È evidente come le aperture abbastanza ampie impediscano a Musetti di rispondere aggressivo in anticipo e lo costringano spesso a rispondere da troppo lontano, da una posizione dove al momento non ha la struttura fisica adatta per poterci giocare con continuità. Nel video sotto lo vediamo, ad esempio, nel tie-break decisivo della finale degli Australian Open junior 2019 contro Emilio Nava: sulla prima dell’avversario risponde praticamente sempre in back, mentre nel punto successivo a questo prova a rispondere di dritto in top in anticipo, ma stecca. Quello di non disporre di una risposta aggressiva è l’unico vero handicap di Musetti, una lacuna che può condizionarlo e dare certezze ai suoi avversari nei punti importanti, specialmente sul veloce.

el tennis junior è meno importante avere una risposta aggressiva di spessore.

Questo aspetto non deve mettere in ombra tutto il resto del suo arsenale, perfetto per un tennis sia offensivo che di manovra, sia attraverso palle arrotate e pesanti che attraverso la sensibilità. Con il servizio Musetti ha ormai raggiunto una completezza importante che lo fa spaziare dalle soluzioni piatte, in slice e in kick, e il dritto è stato ulteriormente pulito negli ultimi mesi. La sua perfetta combinazione tra classicità e avanguardismo è chiaramente visibile da come da un lato sia già un maestro di sensibilità nelle palle corte e nelle volée, dall’altro la sua apertura di dritto con il gomito destro molto piegato indietro – allo stesso modo di Kyrgios, Edmund, Khachanov o Tiafoe – si allinea al manifesto della modernità biomeccanica del tennis.

═══

### Problema scritto A
Estrai dal brano su Musetti il tratto che va da "È evidente come" fino a "specialmente sul veloce.".
### Problema scritto B
Secondo il brano su Musetti, contro quale avversario ha giocato la finale degli Australian Open junior 2019?

### Righe di dati
═══

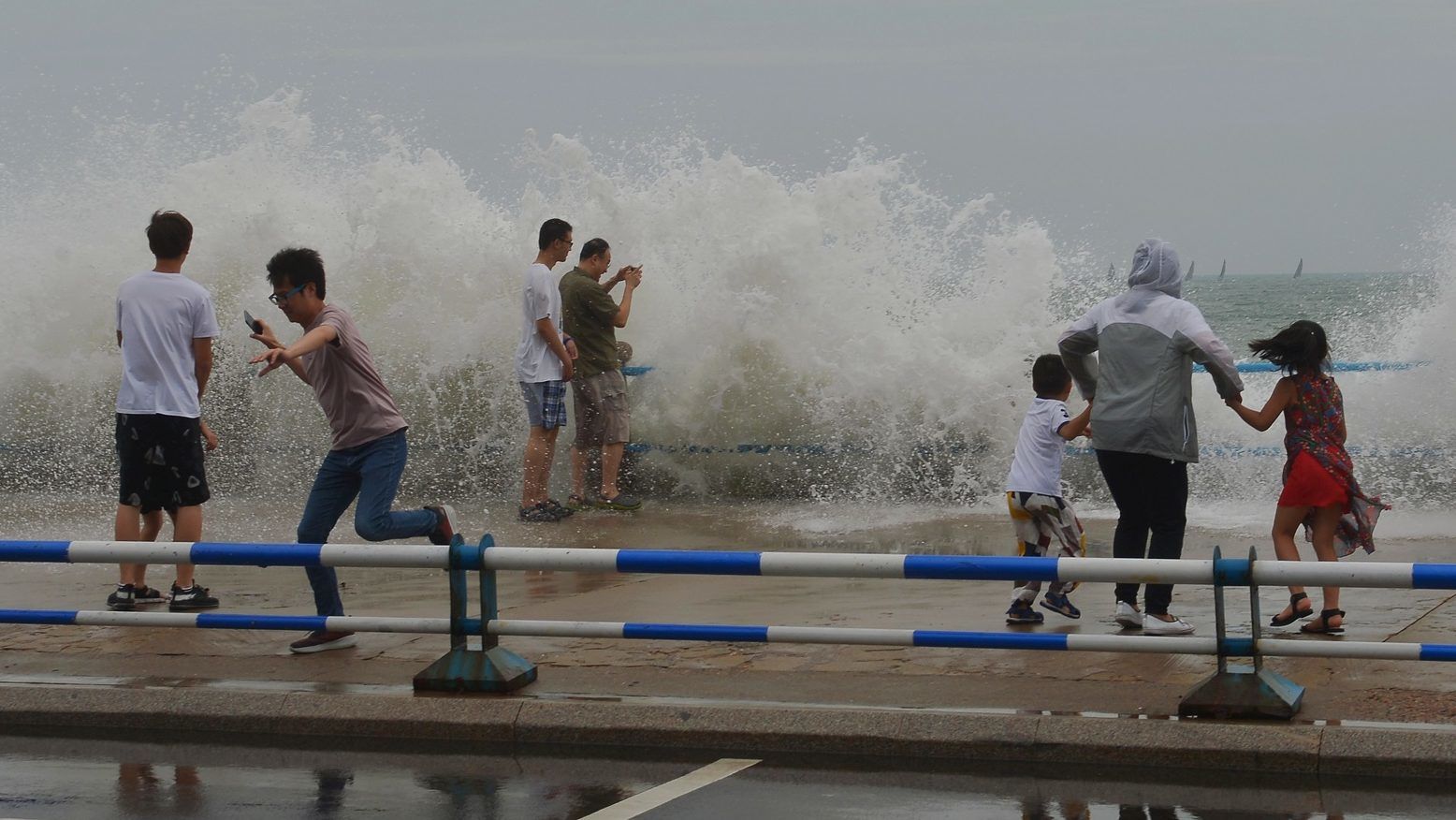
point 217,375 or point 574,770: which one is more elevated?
point 217,375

═══

### Risultato corretto A
È evidente come le aperture abbastanza ampie impediscano a Musetti di rispondere aggressivo in anticipo e lo costringano spesso a rispondere da troppo lontano, da una posizione dove al momento non ha la struttura fisica adatta per poterci giocare con continuità. Nel video sotto lo vediamo, ad esempio, nel tie-break decisivo della finale degli Australian Open junior 2019 contro Emilio Nava: sulla prima dell’avversario risponde praticamente sempre in back, mentre nel punto successivo a questo prova a rispondere di dritto in top in anticipo, ma stecca. Quello di non disporre di una risposta aggressiva è l’unico vero handicap di Musetti, una lacuna che può condizionarlo e dare certezze ai suoi avversari nei punti importanti, specialmente sul veloce.

### Risultato corretto B
Contro Emilio Nava.